> **Problem statement**:
Copy out the letter below on Ruth Davidson and the Scottish Conservatives word for word, from start to finish.

> **Document segment**:
THE Conservative and Unionist party political broadcast on TV ended with the words emblazoned across the screen, "Tell Nicola Sturgeon no more referendums".

Could I inquire of Ruth Davidson what her and the Conservative MSPs' policies are on the NHS and care of the elderly, education and student fees, benefits system, free travel and winter fuel payments for the elderly?

Ms Davidson and her MSPs are the main opposition in Holyrood, and so far they have not produce any constructive policies nor constructive comment to assist a better and fairer Scotland. Just how would they stand up to their own Tory government in Westminster over cuts to the Scottish block grant and the austerity measures imposed by Westminster? Just what would the Scottish Tories mitigate against?

Out of all the devolved administrations the Scottish Government is performing best.

If Ms Davidson claims that she wants to be the next First Minister, she will need to stop bumping her gums about referendums and Nicola Sturgeon, and all that is in her opinion bad about the Scottish Government. She will need to produce costed and unique policies suitable to Scotland's needs and requirements, policies that can be scrutinised and stand out from the policies of Westminster Conservatism.

If she does not give up her sole mantra of No to Independence and referendums, and produce proper and workable policies, I fear Hell will have frozen over and global warming will be a thing of the past before she becomes First Minister.

> **Information supplied**:

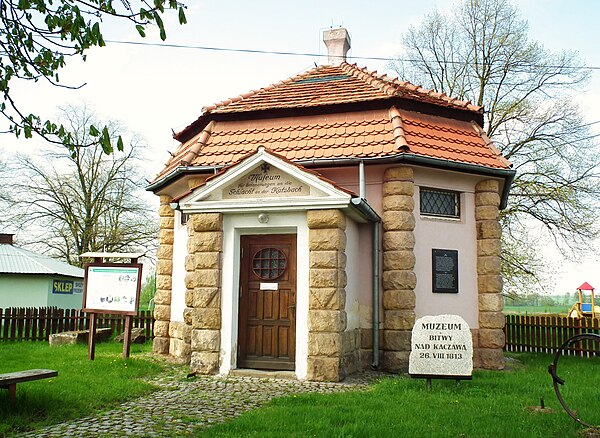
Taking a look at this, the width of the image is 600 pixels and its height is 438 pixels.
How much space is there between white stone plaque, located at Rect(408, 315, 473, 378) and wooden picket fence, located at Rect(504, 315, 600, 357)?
26.6 feet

> **Answer to this exercise**:
THE Conservative and Unionist party political broadcast on TV ended with the words emblazoned across the screen, "Tell Nicola Sturgeon no more referendums".

Could I inquire of Ruth Davidson what her and the Conservative MSPs' policies are on the NHS and care of the elderly, education and student fees, benefits system, free travel and winter fuel payments for the elderly?

Ms Davidson and her MSPs are the main opposition in Holyrood, and so far they have not produce any constructive policies nor constructive comment to assist a better and fairer Scotland. Just how would they stand up to their own Tory government in Westminster over cuts to the Scottish block grant and the austerity measures imposed by Westminster? Just what would the Scottish Tories mitigate against?

Out of all the devolved administrations the Scottish Government is performing best.

If Ms Davidson claims that she wants to be the next First Minister, she will need to stop bumping her gums about referendums and Nicola Sturgeon, and all that is in her opinion bad about the Scottish Government. She will need to produce costed and unique policies suitable to Scotland's needs and requirements, policies that can be scrutinised and stand out from the policies of Westminster Conservatism.

If she does not give up her sole mantra of No to Independence and referendums, and produce proper and workable policies, I fear Hell will have frozen over and global warming will be a thing of the past before she becomes First Minister.